OBJETIVO DEL EJERCICIO.
Copia, en el orden en que aparecen, todas las frases entre comillas angulares (« ») del texto sobre el homenaje a las víctimas de la explosión de Cádiz.

#### TEXTO PROPORCIONADO ####

La memoria de Julio se resiste a olvidar. Se empeña en mantener viva esa imagen a pesar del dolor, porque «hay que tenerla presente para que nunca vuelva a ocurrir».

Acto oficial

Con ese espíritu precisamente, el Ayuntamiento de Cádiz volvió a organizar ayer un homenaje a las víctimas de la explosión cuando se cumplen 67 años de la misma. Tras la ofrenda floral realizada frente al epicentro de los hechos, en la plaza de San Severiano, la alcaldesa de la ciudad, Teófila Martínez, decía que «no se debe dejar nunca de recordar este hecho, aunque con la seguridad de que no se volverá a repetir». Martínez puso de manifiesto la importancia de tener presentes a los 150 muertos y los miles de heridos que dejó la explosión, pero también habló de las consecuencias a nivel urbanístico. «Aquella explosión obligó a reconstruir una gran parte de la ciudad, a levantar con urgencias viviendas para todas las familias que se quedaron sin nada y toda esta zona de Cádiz va a tener que seguir transformándose a lo largo de muchos años», comentó.

#### MATERIAL PROPORCIONADO ####

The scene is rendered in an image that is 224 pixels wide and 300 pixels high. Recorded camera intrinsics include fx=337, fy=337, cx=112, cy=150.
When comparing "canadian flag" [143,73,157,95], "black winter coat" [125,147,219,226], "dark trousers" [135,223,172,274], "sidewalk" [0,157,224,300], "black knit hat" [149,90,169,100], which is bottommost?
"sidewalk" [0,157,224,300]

####

RESPUESTA ESPERADA.
1. «hay que tenerla presente para que nunca vuelva a ocurrir»
2. «no se debe dejar nunca de recordar este hecho, aunque con la seguridad de que no se volverá a repetir»
3. «Aquella explosión obligó a reconstruir una gran parte de la ciudad, a levantar con urgencias viviendas para todas las familias que se quedaron sin nada y toda esta zona de Cádiz va a tener que seguir transformándose a lo largo de muchos años»